Konflikt im Ostkongo: Besorgnis­erregende Signale

Nr. 2 –

Die Krisensituation im Ostkongo bleibt auch nach den umstrittenen Wahlen vom Dezember angespannt. Es droht sogar eine länderübergreifende Eskalation, und selbst Erinnerungen an den Völkermord in Ruanda werden wach.
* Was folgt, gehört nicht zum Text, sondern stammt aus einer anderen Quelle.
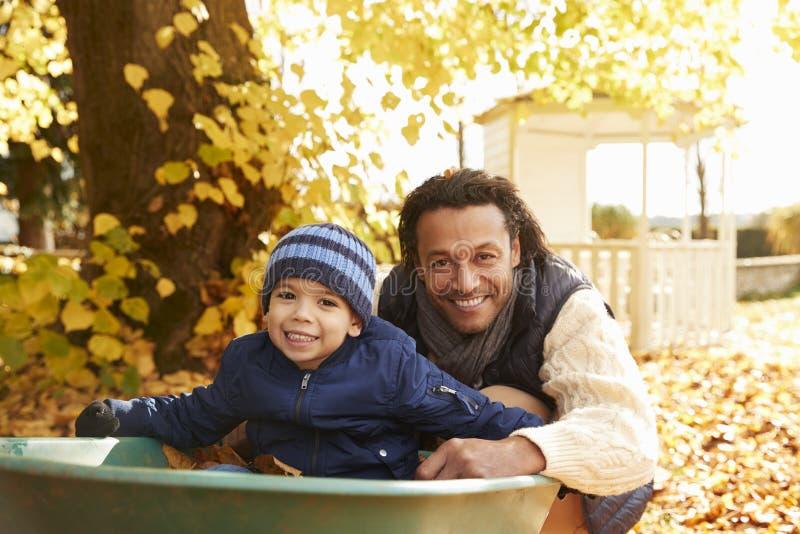 Ojciec W jesień ogródzie Daje syn przejażdżce W Wheelbarrow zdjęcia royalty free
Soldaten aus Kenia reisen Anfang Dezember vom Flughafen Goma ab
Mission nicht erfüllt: Truppen mit einem Mandat der ostafrikanischen Gemeinschaft sollten die M23-Miliz bekämpfen, wollten aber keinen Konflikt mit deren Schutzmacht Ruanda riskieren. Soldaten aus Kenia reisen Anfang Dezember vom Flughafen Goma ab. Foto: Alexis Huguet, Keystone

Jede Nacht, wenn der Lärm der Grossstadt verstummt, ist es zu hören: das Dröhnen der Kampfjets, die am Himmel kreisen, das Wummern der Geschosse, die von Panzern abgefeuert werden. Die Bevölkerung verharrt in einem Zustand des kollektiven Traumas, die Menschen befinden sich im Überlebensmodus, jeden einzelnen Tag.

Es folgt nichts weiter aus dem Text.